1.7 Errors and warnings

Errors are where the code fails to run and you see an error message prefaced in R by Error:. Often these mistakes are caused by typos, missing commas, or missing parentheses. R is very pedantic so this happens a lot! But they can also be caused by applying functions incorrectly or to the wrong kinds of data. Error messages are sometimes helpful, but often pretty baffling especially for beginners.

If you get an error message don’t panic. Read the message and see if you can work out what the issue is. Check your code carefully for typos. Make sure you’re using the correct data and variable names etc. If you can’t work out what the error means, try Googling it (remove any words specific to your data from it first). Google may be able to tell you what the issue is. If that still doesn’t help, try asking colleagues or post a question online.

The important thing about errors is that the code does not run. Warnings, on the other hand, appear when the code runs fine, but R wants to alert us to something, for example that the code might not be doing what you intended, or R has recognised that something you asked it to do is a bit risky. Do not ignore warning messages!. Always read the warning message and try to understand what it means. You may figure out that you can safely ignore the warning (I will try and note these situations in the exercises here). Otherwise you probably need to try and fix it.

1.7.1 Removing the +

Some R functions are pretty long, meaning that they need to appear on more than one line in the Console. In a long function, you therefore see a + in front of all lines except the first one. This tells you that R is running the code together.

Unfortunately, if you accidentally fail to finish a line of code (for example by not closing ” or parentheses), R will assume you haven’t finished and will add a + on the next line.
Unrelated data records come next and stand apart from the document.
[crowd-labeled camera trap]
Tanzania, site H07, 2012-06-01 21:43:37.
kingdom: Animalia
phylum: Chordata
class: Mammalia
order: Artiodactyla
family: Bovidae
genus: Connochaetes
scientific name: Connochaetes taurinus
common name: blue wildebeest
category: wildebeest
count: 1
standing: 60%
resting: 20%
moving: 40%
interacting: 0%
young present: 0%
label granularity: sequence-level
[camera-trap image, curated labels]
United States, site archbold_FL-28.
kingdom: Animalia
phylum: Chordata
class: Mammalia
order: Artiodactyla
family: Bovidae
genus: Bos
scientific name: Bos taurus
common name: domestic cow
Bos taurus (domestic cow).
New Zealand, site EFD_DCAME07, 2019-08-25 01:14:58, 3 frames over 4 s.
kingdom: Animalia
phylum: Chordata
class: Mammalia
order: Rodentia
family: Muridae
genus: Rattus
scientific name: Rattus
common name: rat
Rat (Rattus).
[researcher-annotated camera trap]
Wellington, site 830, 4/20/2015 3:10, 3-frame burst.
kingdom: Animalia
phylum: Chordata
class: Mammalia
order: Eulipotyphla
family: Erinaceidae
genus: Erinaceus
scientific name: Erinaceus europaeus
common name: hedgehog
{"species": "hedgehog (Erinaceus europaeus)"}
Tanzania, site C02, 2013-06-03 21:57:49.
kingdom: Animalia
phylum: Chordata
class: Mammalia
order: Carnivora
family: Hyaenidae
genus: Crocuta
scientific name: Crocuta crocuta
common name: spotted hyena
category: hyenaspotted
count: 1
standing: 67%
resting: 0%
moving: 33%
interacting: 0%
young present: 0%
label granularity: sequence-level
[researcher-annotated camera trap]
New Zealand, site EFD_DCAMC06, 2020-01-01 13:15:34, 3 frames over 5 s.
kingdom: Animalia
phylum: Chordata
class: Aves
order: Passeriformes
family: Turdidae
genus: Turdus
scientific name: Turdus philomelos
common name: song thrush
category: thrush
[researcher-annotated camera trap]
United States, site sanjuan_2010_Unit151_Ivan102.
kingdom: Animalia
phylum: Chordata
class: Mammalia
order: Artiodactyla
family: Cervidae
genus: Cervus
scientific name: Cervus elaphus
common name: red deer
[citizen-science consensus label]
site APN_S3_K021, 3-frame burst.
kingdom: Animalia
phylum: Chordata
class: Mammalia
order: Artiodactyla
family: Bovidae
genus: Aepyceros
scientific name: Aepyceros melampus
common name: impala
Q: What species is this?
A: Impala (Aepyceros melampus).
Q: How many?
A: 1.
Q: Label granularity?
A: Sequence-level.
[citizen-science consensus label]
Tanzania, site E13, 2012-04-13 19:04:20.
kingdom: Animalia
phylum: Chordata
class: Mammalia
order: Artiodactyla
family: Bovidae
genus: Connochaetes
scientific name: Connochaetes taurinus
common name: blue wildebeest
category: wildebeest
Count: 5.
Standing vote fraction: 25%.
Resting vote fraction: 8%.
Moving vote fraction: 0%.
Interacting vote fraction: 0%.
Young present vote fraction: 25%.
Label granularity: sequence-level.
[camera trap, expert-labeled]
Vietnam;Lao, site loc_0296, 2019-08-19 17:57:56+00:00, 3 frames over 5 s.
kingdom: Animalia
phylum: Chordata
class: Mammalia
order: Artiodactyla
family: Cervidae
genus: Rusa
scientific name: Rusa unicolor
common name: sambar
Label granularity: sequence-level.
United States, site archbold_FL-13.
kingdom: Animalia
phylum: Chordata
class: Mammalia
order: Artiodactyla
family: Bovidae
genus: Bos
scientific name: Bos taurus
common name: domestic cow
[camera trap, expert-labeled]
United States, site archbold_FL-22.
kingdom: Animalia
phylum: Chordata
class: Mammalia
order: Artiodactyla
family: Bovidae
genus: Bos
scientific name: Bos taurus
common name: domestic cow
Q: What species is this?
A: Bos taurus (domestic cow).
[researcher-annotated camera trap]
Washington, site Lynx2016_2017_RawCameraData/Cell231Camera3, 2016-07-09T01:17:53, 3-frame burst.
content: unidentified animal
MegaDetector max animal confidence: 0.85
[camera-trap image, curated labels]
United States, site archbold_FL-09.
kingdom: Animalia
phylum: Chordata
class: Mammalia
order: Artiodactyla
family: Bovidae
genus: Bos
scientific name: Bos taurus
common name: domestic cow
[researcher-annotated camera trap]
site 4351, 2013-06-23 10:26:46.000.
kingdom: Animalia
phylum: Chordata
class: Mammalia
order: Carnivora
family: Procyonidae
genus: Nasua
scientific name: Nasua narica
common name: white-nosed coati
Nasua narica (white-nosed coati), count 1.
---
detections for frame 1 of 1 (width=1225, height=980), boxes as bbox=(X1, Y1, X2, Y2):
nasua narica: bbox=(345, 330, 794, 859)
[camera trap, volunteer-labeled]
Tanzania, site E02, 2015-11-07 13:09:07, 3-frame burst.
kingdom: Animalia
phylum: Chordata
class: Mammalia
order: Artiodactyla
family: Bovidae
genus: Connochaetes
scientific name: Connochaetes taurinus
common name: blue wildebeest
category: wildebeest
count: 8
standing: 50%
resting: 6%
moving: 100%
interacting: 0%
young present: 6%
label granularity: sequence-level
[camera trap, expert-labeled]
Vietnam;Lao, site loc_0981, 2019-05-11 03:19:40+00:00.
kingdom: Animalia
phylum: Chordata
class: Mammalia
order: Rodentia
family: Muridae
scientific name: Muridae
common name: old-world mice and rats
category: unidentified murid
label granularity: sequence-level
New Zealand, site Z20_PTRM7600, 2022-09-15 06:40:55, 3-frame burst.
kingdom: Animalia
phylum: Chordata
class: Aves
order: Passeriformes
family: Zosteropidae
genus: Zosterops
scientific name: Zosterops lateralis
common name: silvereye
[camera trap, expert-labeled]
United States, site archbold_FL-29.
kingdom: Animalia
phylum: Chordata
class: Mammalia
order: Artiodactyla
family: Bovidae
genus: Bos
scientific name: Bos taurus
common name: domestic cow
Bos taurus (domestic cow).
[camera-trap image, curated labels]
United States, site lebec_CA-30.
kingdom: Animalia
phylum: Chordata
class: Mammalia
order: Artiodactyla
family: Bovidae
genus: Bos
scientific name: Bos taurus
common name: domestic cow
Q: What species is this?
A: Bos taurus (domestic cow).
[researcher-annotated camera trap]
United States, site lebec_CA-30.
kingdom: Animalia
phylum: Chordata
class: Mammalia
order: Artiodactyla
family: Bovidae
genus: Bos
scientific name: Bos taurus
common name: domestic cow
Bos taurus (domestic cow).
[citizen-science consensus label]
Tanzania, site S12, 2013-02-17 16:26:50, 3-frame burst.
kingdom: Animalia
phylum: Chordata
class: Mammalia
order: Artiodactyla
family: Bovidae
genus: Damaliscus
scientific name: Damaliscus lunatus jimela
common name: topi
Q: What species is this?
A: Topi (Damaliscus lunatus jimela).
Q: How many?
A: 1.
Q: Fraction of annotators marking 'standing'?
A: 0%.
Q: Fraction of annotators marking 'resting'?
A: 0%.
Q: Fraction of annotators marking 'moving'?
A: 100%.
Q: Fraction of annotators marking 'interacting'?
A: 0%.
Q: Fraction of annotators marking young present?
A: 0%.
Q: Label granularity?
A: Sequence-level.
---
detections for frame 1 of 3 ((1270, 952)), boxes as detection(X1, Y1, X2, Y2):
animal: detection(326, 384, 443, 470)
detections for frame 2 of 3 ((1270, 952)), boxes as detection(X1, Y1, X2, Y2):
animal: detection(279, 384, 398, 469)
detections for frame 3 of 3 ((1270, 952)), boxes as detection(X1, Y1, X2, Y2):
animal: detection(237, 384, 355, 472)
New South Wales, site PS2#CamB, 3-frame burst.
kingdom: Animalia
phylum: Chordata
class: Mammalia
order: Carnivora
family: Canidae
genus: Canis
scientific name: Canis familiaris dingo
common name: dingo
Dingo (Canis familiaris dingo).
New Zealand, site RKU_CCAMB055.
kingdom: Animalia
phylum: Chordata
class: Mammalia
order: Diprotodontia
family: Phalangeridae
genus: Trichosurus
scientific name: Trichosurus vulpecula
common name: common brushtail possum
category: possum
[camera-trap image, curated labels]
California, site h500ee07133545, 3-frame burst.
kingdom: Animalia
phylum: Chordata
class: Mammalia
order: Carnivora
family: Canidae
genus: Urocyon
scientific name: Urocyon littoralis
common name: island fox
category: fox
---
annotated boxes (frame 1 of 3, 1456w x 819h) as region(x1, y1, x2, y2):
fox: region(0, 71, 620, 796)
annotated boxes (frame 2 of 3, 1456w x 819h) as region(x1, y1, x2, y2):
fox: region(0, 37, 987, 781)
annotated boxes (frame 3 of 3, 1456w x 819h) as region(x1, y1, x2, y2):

If that wasn’t your intention, and you try to run another bit of code on the next line, then that next line of code won’t work leading to an error.

Don’t worry, this happens all the time! If you’re getting error messages and can’t see why, just check that the Console is showing the prompt > not the + at the start of your line of code. If you see the +, just hit the Escape key to get back to the prompt > and then go back to your code.

1.8 Summary

This covers the main introductory elements of R and means you should be able to run the code in the exercises.